• Do this
Reproduce the data below word for word, leaving out the pictures.

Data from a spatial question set
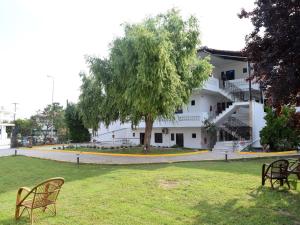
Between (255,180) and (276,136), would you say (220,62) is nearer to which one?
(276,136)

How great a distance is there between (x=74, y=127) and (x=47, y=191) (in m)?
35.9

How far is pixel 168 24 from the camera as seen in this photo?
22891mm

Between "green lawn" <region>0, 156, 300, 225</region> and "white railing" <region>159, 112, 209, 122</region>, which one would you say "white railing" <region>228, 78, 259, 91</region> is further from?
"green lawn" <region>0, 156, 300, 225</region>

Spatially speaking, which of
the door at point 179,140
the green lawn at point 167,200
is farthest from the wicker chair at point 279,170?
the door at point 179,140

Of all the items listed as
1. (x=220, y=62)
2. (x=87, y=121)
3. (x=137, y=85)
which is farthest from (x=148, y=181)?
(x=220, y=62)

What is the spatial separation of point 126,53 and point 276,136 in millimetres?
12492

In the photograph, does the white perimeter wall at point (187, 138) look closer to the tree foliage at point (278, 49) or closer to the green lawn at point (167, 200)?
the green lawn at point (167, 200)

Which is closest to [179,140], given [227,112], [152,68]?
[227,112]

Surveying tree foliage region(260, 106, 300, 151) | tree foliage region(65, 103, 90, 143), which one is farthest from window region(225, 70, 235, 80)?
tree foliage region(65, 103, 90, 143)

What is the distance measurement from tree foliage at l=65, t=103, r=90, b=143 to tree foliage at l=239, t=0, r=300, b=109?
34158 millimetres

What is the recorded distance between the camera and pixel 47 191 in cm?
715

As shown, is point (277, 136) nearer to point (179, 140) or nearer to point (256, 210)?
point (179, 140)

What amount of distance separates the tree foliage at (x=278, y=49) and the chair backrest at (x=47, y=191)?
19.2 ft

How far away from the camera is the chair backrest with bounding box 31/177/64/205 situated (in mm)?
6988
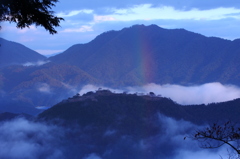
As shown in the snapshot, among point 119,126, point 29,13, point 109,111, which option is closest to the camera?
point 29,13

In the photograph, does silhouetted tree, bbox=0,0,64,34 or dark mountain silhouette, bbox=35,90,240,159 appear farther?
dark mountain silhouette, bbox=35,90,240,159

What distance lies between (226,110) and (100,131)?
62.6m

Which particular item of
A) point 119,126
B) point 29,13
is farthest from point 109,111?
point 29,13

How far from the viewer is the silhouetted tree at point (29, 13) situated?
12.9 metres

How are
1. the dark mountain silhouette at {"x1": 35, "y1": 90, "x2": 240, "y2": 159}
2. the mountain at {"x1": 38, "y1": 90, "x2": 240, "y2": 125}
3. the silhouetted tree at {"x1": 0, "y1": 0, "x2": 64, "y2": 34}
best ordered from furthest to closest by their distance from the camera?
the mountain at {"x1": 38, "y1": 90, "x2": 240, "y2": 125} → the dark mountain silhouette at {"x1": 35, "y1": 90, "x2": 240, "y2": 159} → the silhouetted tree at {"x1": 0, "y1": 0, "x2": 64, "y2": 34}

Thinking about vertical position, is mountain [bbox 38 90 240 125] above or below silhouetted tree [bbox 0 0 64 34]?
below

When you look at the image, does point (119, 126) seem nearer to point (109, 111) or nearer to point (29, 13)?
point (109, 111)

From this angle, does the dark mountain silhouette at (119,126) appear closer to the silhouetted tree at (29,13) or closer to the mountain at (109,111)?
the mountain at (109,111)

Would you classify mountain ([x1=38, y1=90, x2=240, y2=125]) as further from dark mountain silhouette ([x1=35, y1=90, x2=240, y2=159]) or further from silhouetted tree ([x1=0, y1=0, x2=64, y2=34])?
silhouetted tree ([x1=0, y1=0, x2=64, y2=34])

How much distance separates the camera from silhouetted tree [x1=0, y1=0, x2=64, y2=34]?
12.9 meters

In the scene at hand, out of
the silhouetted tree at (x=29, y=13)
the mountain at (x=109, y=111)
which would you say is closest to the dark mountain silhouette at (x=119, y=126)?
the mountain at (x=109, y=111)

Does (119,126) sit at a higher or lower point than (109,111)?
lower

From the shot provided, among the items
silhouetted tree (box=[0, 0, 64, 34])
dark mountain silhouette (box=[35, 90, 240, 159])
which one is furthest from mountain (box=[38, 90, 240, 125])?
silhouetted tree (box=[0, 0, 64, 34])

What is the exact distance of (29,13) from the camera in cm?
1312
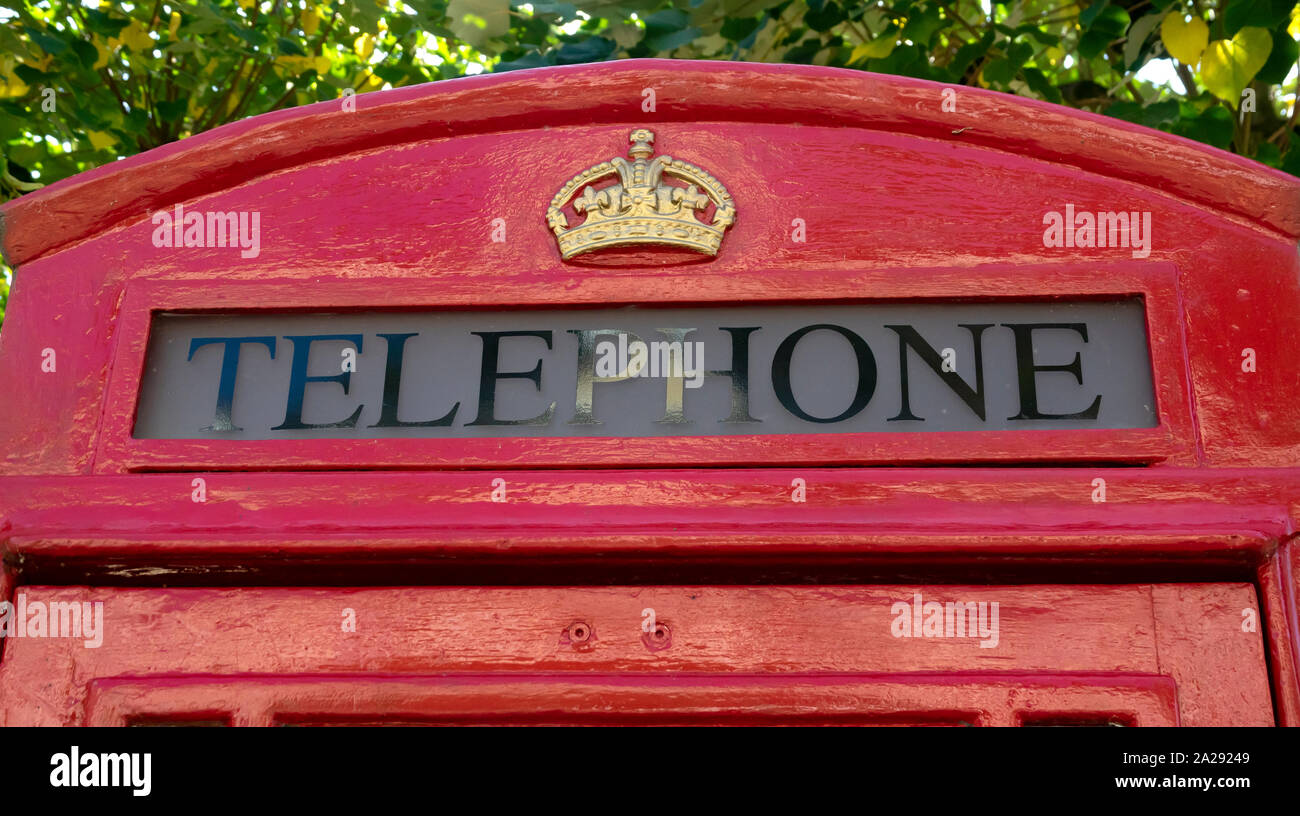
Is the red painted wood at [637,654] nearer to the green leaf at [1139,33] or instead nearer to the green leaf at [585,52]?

• The answer
Between (255,180) and (276,136), would you say (220,62) is nearer to which one?
(276,136)

How great a distance is there between (x=74, y=127) and (x=47, y=191) (in m)?
35.9

How far is pixel 168 24 from the camera as seen in this photo?
22891mm

Between "green lawn" <region>0, 156, 300, 225</region> and "white railing" <region>159, 112, 209, 122</region>, which one would you say "white railing" <region>228, 78, 259, 91</region> is further from?
"green lawn" <region>0, 156, 300, 225</region>

Spatially speaking, which of
the door at point 179,140
the green lawn at point 167,200
is farthest from the wicker chair at point 279,170?
the door at point 179,140

Of all the items listed as
1. (x=220, y=62)
2. (x=87, y=121)
3. (x=137, y=85)
which is farthest from (x=148, y=181)?
(x=220, y=62)

What is the spatial separation of point 126,53 and point 276,136 in millimetres?
12492

In the photograph, does the white perimeter wall at point (187, 138) look closer to the tree foliage at point (278, 49) or closer to the green lawn at point (167, 200)?
the green lawn at point (167, 200)

Which is closest to [179,140], given [227,112], [152,68]?
[227,112]

Surveying tree foliage region(260, 106, 300, 151) | tree foliage region(65, 103, 90, 143), which one is farthest from window region(225, 70, 235, 80)?
tree foliage region(65, 103, 90, 143)

What is the distance measurement from tree foliage at l=65, t=103, r=90, b=143 to tree foliage at l=239, t=0, r=300, b=109?
34158 millimetres

What is the recorded distance between the camera and pixel 47 191 in cm?
715

As shown, is point (277, 136) nearer to point (179, 140) or nearer to point (256, 210)?
point (179, 140)

What amount of distance separates the tree foliage at (x=278, y=49) and the chair backrest at (x=47, y=191)?
19.2 ft

How far away from the camera is the chair backrest with bounding box 31/177/64/205 situated (in mm)?
6988
As shown in the snapshot, among point 119,126, point 29,13, point 109,111, which option is closest to the camera?
point 29,13

In the photograph, does silhouetted tree, bbox=0,0,64,34 or dark mountain silhouette, bbox=35,90,240,159 appear farther?
dark mountain silhouette, bbox=35,90,240,159

What distance lies between (226,110) and (100,131)?
62.6m

Which particular item of
A) point 119,126
B) point 29,13
is farthest from point 109,111?
point 29,13

How far from the viewer is the silhouetted tree at point (29, 13) situated?
12.9 metres

How are
1. the dark mountain silhouette at {"x1": 35, "y1": 90, "x2": 240, "y2": 159}
2. the mountain at {"x1": 38, "y1": 90, "x2": 240, "y2": 125}
3. the silhouetted tree at {"x1": 0, "y1": 0, "x2": 64, "y2": 34}
best ordered from furthest to closest by their distance from the camera?
the mountain at {"x1": 38, "y1": 90, "x2": 240, "y2": 125} → the dark mountain silhouette at {"x1": 35, "y1": 90, "x2": 240, "y2": 159} → the silhouetted tree at {"x1": 0, "y1": 0, "x2": 64, "y2": 34}

Thinking about vertical position, is mountain [bbox 38 90 240 125] above or below silhouetted tree [bbox 0 0 64 34]?
below

When you look at the image, does point (119, 126) seem nearer to point (109, 111) or nearer to point (29, 13)?
point (109, 111)

From this angle, does the dark mountain silhouette at (119,126) appear closer to the silhouetted tree at (29,13) or closer to the mountain at (109,111)?
the mountain at (109,111)

Would you classify mountain ([x1=38, y1=90, x2=240, y2=125]) as further from dark mountain silhouette ([x1=35, y1=90, x2=240, y2=159]) or further from silhouetted tree ([x1=0, y1=0, x2=64, y2=34])?
silhouetted tree ([x1=0, y1=0, x2=64, y2=34])

How much distance separates the camera from silhouetted tree [x1=0, y1=0, x2=64, y2=34]?
12.9 meters

In the scene at hand, out of
the silhouetted tree at (x=29, y=13)
the mountain at (x=109, y=111)
which would you say is closest to the dark mountain silhouette at (x=119, y=126)?
the mountain at (x=109, y=111)

Does (119,126) sit at a higher or lower point than (109,111)?
lower

From the shot provided, among the items
silhouetted tree (box=[0, 0, 64, 34])
dark mountain silhouette (box=[35, 90, 240, 159])
which one is furthest from mountain (box=[38, 90, 240, 125])?
silhouetted tree (box=[0, 0, 64, 34])

What is the exact distance of (29,13) from the camera in cm?
1312
Is the red painted wood at [637,654] nearer to the green leaf at [1139,33] or instead nearer to the green leaf at [585,52]?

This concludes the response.